The most effective protocol (that removed the most material) for P1 purification phase comprised a series of Soxhlet extractions applying solvents of growing polarity, and a final wash with hot water (residues for different types of bee pollen were between 19 and 27%). Note that washes with hot water and isopropyl alcohol led to almost as good results as the series of Soxhlet extractions.

In order to remove the cellulosic intine and the cellular debris, while keeping the sporopollenin exin grains intact, a cheap and simple enzymatic method has been developed. The key improvements of our method are (1) the acidic pre-treatment of the sample, which makes the enzymatic digestion more effective, and (2) the use of a novel enzyme cocktail for dissolving the intine coat.

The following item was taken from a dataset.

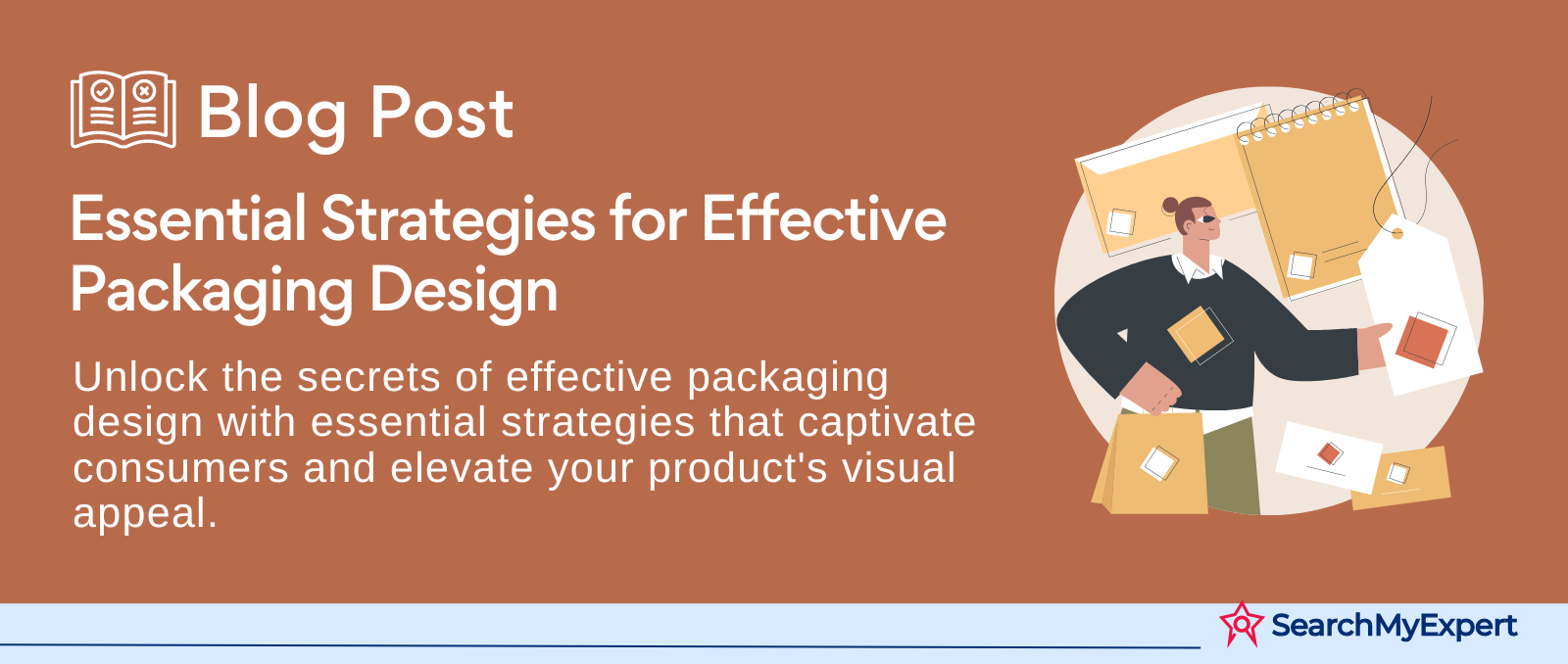 Blog Post

Essential Strategies for Effective Packaging Design

Unlock the secrets of effective packaging design with essential strategies that captivate consumers and elevate your product's visual appeal.

SearchMyExpert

Efficacy of various classical and novel P2 purification protocols has also been compared. Our novel enzymatic intine removal lead, for different types of bee pollen, to residue ratios between 18 and 28%, while the treatment with TBPH resulted in 12–32%. Note that the enzymatic treatment does not affect the exine. The TBPH also keeps the macroscopic sporopollenin exine structure intact, but its influence on the exine has not completely been understood.

Calcofluor white staining and fluorescence microscopy seemed to be the most robust method to examine the presence or absence of the cellulosic intine. Instrumental analytical methods like VCD (vibrational circular dichroism) or FTIR-ATR (Fourier transform infrared spectroscopy—attenuated total reflection) did not lead to conclusive results.

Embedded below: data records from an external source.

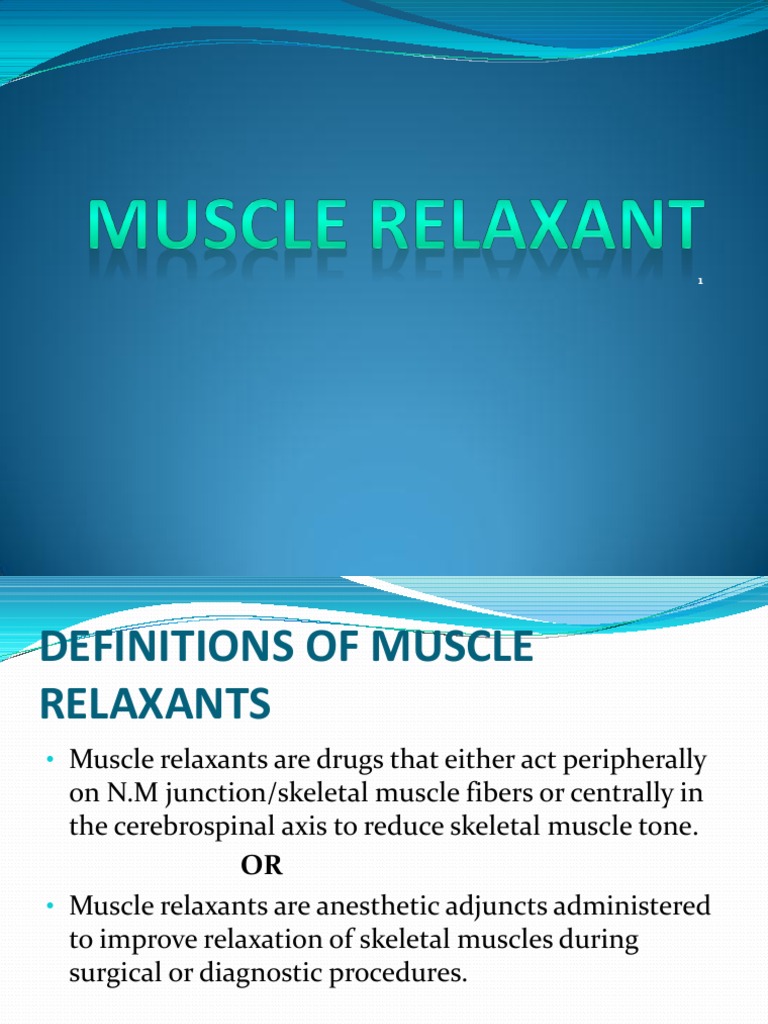 MUSCLE RELAXANT

1

DEFINITIONS OF MUSCLE RELAXANTS

• Muscle relaxants are drugs that either act peripherally on N.M junction/skeletal muscle fibers or centrally in the cerebrospinal axis to reduce skeletal muscle tone.

OR

• Muscle relaxants are anesthetic adjuncts administered to improve relaxation of skeletal muscles during surgical or diagnostic procedures.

An exceptionally interesting result was provided by the solid-state NMR and NIR Raman spectroscopy. Both methods confirmed that the ratio of the aromatic to O-aliphatic compounds is higher in rape than in sunflower exine.

We implemented a novel chemical coating of sporopollenin exine particles by fluorescent dyes with an isothiocyanate functional group. This result expands possible applications of sporopollenin exine grains. Our novel, coated, strongly fluorescent exine grains can be applied, among others, for biomedical research like investigating persorption or examining dissolution of sporopollenin grains in the blood.